Gronkowski didn’t always have a love affair with the media, though. While he became a cult hero while partying onstage during the 2010 draft and a superstar during his 18-touchdown season in 2011, he briefly struggled to grasp the other side of the star factor during the 2012 offseason. Gronk was recovering from ankle surgery after Super Bowl XLVI, and reporters followed him to every offseason event, from a puck drop at an AHL game in Western Massachusetts to a fundraiser at a financial building in Boston.
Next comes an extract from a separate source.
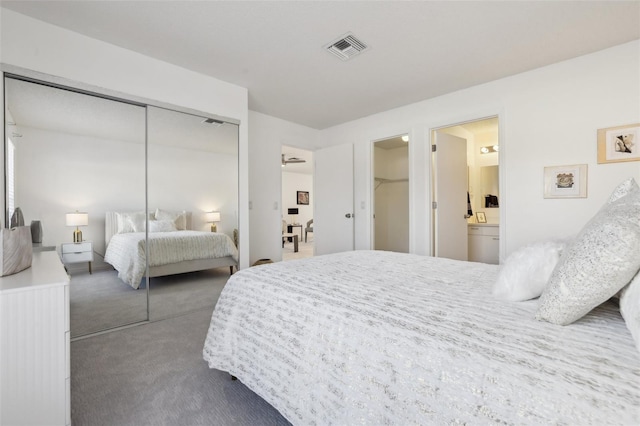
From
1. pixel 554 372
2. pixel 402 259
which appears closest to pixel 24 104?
pixel 402 259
The questions about his ankle persisted, and his agitation over the topic grew with each inquiry. As we walked out of one event, I told him he had the most popular ankle in America, so the questions were going to follow accordingly. The questions weren’t personal or critical by nature — just a means to an update for a region and a league that was starved for information about a guy who was recently tabbed as the most talented to ever play his position. He got it.
The injuries were always part of Gronk’s story. It looked like he could have broken his neck after a tumbling touchdown against the Chiefs on Monday Night Football in 2011, but he said he’d never change that patented playing style in an effort to avoid the violence that was more his asset than his enemy.
That was Gronk — the realest guy by every measure. He’d spike footballs and beer cans. He’d throw a one-man dance party to a stadium soundtrack or the beat in his own head. He’d break down opponents’ defensive schemes in one breath and crack a 69 joke the next. The more you can do, as Bill Belichick would say.
There will never be another Gronk — forever inimitable, immortalized by his uniqueness.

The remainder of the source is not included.